In the records that follow, count each line where the string "United" occurs. Provide the total and no other text.

────────────────

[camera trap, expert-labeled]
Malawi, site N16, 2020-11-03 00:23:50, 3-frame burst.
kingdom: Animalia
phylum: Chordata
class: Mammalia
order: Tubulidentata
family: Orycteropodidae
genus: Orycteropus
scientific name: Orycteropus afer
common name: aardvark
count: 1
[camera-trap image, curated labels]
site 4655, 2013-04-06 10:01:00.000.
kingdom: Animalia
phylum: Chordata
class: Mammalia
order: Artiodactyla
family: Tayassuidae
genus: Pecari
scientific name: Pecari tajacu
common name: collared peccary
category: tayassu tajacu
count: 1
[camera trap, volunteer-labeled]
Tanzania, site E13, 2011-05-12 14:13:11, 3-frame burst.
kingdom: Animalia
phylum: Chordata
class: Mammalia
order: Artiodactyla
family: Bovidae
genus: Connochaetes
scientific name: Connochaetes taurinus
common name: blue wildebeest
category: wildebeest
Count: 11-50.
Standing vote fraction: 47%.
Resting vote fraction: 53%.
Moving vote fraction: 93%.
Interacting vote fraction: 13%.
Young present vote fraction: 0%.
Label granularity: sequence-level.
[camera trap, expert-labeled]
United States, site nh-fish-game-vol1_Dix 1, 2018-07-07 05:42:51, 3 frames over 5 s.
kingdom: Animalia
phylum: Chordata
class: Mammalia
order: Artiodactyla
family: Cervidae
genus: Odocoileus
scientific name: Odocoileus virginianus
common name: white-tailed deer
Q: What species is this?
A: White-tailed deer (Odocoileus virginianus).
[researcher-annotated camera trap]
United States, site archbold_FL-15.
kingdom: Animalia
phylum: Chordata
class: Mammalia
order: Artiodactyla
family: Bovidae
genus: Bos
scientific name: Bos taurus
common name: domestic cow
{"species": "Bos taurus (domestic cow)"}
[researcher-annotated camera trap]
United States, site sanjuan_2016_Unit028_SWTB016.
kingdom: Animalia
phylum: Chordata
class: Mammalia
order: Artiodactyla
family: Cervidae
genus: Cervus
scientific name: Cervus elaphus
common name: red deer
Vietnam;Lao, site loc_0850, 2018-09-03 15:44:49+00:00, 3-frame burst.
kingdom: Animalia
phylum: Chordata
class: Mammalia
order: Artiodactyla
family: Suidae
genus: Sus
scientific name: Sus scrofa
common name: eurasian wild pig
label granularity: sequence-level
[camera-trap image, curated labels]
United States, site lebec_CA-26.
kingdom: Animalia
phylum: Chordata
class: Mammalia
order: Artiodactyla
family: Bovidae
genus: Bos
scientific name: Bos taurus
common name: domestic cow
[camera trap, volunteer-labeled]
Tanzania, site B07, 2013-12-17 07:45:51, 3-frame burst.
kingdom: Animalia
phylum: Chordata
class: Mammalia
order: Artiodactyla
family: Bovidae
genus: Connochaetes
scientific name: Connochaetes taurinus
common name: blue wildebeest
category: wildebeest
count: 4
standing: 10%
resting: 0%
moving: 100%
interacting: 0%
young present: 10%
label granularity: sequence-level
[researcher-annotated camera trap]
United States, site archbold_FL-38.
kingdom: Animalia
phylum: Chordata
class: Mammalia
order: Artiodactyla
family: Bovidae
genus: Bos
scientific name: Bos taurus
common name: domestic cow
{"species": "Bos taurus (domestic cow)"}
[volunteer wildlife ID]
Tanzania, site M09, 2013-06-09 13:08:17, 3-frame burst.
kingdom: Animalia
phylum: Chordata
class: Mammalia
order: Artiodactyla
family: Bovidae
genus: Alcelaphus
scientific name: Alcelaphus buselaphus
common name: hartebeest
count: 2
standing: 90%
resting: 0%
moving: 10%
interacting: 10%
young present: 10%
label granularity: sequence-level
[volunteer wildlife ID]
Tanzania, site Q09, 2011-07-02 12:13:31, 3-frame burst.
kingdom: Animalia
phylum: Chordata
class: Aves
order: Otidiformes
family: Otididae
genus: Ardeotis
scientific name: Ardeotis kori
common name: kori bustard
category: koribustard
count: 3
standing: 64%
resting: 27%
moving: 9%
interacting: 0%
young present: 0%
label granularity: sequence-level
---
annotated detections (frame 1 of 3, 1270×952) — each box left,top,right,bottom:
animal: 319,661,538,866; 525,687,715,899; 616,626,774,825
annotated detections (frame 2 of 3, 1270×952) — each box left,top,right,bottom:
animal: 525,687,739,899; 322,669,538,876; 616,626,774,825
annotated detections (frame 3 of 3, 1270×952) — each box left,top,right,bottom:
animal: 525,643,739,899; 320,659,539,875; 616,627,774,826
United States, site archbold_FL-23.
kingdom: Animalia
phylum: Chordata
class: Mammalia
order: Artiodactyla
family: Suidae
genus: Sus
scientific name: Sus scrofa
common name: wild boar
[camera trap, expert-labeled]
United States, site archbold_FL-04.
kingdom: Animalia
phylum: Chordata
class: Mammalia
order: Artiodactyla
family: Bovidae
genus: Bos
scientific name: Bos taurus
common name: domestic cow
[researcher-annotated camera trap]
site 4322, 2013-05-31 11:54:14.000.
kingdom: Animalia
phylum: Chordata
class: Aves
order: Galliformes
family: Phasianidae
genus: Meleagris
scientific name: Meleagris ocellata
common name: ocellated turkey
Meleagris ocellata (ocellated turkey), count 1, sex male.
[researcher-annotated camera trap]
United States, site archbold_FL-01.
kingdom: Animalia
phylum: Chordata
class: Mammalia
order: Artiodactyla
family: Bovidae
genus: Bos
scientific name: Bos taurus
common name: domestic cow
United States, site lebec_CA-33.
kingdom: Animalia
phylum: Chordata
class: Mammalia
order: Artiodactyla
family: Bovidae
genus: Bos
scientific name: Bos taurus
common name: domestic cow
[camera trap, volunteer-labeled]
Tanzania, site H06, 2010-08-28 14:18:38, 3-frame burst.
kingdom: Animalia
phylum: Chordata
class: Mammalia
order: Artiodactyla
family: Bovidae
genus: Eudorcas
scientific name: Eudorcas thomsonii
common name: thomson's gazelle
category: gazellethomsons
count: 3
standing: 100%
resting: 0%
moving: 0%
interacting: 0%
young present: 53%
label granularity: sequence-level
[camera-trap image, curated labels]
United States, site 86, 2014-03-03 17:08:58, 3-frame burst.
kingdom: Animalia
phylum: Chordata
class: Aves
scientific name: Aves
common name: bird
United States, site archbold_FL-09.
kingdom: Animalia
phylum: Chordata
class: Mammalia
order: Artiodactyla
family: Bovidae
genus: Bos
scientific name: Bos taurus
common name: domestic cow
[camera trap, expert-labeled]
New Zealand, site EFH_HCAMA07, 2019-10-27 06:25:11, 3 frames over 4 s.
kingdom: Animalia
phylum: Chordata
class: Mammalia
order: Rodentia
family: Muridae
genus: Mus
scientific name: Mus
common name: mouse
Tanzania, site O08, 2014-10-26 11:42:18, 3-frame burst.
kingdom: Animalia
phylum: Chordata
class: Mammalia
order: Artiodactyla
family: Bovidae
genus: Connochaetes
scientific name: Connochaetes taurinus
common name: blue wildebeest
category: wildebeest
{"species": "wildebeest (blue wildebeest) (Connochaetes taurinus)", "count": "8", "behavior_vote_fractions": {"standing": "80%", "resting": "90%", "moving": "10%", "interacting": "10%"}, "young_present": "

────────────────

RESULT: 11